Strengths and limitations

The strengths of the study were the relatively large sample size and the fact that the study population was recruited from a well-defined area with a limited number of hospital departments and EDs. Additionally, data were merged from several high-quality registers, which made it possible to retrieve both objective outcomes and subjective, patient-reported outcomes.

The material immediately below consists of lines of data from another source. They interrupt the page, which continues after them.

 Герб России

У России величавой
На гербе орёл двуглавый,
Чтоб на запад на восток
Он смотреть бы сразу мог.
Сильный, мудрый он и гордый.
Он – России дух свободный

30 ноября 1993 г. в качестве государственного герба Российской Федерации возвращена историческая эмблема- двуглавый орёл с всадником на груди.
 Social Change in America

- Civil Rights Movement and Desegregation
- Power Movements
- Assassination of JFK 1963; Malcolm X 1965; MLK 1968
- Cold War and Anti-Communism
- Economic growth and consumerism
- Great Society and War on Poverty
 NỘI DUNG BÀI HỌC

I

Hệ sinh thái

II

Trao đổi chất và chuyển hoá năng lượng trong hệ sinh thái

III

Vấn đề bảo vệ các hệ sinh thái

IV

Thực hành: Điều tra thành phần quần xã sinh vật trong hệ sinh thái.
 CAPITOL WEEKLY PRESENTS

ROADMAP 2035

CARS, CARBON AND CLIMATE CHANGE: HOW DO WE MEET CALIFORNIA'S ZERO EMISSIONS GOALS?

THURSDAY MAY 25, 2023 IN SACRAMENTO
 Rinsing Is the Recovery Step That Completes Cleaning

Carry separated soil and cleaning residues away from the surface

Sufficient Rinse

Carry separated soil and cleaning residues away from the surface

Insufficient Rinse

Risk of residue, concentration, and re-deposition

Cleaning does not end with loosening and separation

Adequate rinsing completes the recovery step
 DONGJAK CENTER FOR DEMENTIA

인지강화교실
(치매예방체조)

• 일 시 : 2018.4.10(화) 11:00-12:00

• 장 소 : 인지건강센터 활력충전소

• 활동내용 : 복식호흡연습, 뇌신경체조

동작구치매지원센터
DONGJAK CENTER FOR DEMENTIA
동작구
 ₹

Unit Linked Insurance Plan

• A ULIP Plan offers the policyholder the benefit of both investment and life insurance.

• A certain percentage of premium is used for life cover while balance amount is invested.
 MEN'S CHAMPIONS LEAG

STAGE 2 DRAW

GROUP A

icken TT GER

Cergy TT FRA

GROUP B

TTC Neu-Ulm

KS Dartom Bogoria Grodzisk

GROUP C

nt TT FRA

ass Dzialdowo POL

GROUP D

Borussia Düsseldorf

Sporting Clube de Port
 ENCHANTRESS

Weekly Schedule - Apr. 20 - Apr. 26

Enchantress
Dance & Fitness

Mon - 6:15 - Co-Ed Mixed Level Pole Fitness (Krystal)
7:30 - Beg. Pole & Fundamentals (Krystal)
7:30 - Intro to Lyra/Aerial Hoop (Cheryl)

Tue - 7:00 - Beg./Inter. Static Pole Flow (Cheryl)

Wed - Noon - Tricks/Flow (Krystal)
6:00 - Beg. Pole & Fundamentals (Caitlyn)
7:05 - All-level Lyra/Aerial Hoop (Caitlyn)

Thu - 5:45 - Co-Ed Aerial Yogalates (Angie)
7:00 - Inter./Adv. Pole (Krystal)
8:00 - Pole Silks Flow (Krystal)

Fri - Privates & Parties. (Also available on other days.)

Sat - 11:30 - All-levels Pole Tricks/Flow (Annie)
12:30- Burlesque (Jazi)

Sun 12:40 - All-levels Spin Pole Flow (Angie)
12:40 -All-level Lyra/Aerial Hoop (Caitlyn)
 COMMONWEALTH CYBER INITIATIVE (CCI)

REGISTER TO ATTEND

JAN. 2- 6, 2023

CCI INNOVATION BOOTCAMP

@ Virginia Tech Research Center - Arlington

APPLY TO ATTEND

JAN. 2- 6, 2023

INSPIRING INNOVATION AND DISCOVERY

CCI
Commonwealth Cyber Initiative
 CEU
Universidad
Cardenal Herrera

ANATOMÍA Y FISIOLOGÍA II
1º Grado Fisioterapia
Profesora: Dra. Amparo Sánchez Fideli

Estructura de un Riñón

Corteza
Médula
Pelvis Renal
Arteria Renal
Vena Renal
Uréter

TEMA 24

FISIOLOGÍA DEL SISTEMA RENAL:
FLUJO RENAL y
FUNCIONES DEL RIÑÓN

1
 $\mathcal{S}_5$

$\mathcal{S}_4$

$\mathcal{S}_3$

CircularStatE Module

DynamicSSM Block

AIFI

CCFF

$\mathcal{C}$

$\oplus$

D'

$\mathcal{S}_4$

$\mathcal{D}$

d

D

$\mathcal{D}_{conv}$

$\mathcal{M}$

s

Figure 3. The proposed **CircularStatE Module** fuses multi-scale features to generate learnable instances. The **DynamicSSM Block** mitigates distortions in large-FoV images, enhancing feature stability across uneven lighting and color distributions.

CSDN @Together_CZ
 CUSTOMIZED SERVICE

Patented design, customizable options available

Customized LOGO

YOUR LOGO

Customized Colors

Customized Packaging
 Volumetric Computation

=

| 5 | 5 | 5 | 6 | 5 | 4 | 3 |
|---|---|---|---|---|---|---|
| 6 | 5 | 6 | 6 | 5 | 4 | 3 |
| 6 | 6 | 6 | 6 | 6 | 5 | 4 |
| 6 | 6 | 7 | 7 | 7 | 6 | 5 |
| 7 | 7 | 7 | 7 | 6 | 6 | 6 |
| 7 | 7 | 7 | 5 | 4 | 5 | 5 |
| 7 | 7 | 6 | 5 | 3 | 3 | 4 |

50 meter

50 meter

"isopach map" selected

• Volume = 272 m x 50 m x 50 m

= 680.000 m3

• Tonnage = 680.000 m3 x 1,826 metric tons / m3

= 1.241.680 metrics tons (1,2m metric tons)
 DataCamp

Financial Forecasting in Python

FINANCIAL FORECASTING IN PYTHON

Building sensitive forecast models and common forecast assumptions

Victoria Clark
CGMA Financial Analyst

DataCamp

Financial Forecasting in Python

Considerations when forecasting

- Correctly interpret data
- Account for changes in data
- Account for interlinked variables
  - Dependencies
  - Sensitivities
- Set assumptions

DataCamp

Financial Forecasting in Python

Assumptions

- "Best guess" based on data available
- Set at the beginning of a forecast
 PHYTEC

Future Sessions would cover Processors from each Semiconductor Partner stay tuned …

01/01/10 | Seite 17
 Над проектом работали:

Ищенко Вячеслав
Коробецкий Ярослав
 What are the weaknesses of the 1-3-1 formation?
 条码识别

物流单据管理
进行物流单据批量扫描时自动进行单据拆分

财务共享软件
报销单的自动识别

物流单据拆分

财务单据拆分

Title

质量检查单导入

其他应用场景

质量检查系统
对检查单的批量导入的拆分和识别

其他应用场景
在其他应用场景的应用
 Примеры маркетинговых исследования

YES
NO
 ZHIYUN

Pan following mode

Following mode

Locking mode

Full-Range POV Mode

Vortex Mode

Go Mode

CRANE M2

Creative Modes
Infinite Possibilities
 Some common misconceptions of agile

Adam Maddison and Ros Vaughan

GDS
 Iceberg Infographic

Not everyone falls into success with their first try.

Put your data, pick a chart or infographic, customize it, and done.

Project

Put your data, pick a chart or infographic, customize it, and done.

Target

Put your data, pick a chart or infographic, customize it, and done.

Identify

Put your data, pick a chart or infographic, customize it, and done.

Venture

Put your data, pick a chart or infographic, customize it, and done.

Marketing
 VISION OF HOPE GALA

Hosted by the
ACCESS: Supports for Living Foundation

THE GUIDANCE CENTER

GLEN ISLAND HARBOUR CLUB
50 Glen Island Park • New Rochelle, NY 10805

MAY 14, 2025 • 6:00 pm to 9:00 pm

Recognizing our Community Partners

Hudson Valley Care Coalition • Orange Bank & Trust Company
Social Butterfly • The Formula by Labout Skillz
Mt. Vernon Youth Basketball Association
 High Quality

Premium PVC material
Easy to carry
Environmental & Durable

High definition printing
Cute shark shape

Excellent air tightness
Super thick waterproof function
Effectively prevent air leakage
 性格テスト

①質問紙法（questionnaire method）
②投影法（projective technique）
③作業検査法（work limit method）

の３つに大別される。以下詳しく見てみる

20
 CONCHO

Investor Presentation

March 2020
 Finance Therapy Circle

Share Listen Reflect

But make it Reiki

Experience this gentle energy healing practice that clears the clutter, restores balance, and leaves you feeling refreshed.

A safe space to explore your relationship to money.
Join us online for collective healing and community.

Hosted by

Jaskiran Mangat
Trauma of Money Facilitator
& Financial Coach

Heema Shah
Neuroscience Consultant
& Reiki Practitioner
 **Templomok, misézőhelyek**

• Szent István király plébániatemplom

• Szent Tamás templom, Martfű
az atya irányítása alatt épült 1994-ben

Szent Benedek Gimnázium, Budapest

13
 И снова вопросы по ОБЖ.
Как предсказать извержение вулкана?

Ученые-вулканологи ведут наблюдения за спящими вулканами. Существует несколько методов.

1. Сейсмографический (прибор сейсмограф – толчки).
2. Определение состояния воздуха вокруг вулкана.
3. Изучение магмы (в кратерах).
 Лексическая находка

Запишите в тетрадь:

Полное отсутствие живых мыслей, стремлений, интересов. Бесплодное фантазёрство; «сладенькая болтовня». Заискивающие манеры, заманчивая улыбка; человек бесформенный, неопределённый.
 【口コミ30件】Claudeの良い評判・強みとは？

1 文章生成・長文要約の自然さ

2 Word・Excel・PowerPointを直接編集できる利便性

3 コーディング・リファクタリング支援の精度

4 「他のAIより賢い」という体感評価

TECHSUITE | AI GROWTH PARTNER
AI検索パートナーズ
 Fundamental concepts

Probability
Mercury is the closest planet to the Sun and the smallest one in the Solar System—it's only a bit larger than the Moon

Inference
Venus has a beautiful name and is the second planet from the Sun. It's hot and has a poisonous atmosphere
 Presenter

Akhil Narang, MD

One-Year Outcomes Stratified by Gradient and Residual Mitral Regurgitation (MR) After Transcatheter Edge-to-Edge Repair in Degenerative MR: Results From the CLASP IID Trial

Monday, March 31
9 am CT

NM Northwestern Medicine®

The major weaknesses are the retrospective design and the fact that the study population was not randomised into two groups. The study population was based on the EMS-nurses’ ability to assess stroke symptoms, willingness to contact the hospital coordinator and adherence to guidelines, which could affect representatively. Another weakness could be that the data were aggregated and included three stroke units. Data were collected from several parts of the care pathway, each with its own inherent risk of missing data. The multiplicity of documenting systems is probably one reason for the relatively high proportion of missing values for some variables.

Conclusion

No difference was detected in predefined patient safety outcomes between stroke patients who spent a mean time of almost 4 h in the ED before being referred to the stroke unit and patients who were admitted directly to the stroke unit. This indicates that the Fast Track to the stroke unit by an EMS is safe for selected stroke patients and could avoid non-valuable time in the ED. A large-scale randomised study could further strengthen this conclusion.